__EXCERPT TO READ__.
◇ ◇ ◇

Sean and Pat took more notice of each other and started ‘going together’.
Everyone rode bicycles, and keeping them on the road required a lot of skill, so Sean took training courses in bicycle maintenance.

He and his father rented a small premises in Mary Street for 7/6d a week.

Later, they acquired the agency for Raleigh bikes and took a bank loan to buy a property in O’ Connell Street. “We never applied for grants or anything like that. In those days you worked, and you earned.”

“The manufacturers regulated prices, so there was no competition. People were afraid of losing their dealership if they tried to offer discount. Bikes came by train from Dublin to Clonmel wrapped in corrugated paper and were delivered to the shop in a CIE horse float.

There were a lot of horses, the streets were awash with dung each Fair Day, even on O’ Connell street.
We put wooden boards out to save the windows being broken by animals backing into them. There were few cars in town, people walked or rode bikes everywhere. Cycling wasn't restricted to the working man: the people in Knocklofty House bought bicycles from us.”

Turf was still commonly used for heating, but developments were afoot: in Clonmel, gas was extracted from coal in a big corporation furnace and kept in a storage tank in the Mall.

Sacks of coke, the side product, were delivered by lorry to the housing estates as fuel.
When gas became the modern way of living, Sean and Pat saw an opportunity to stay ahead of the posse by selling gas heaters and cookers. Many houses had a gas cooker, some had a gas heater.

◇ ◇ ◇

Source records
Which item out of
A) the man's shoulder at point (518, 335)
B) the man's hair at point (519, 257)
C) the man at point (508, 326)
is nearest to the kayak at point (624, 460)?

◇ ◇ ◇

__PROBLEMS TO SOLVE__.
[A] In the excerpt about the bicycle shop in Clonmel, what weekly rent did Sean and his father pay for the premises in Mary Street?
[B] Write out every line of the records word for word.
The records are unrelated to the text.

__EXERCISE RESPONSES__.
[A] 7/6d a week.

[B]
Which item out of
A) the man's shoulder at point (518, 335)
B) the man's hair at point (519, 257)
C) the man at point (508, 326)
is nearest to the kayak at point (624, 460)?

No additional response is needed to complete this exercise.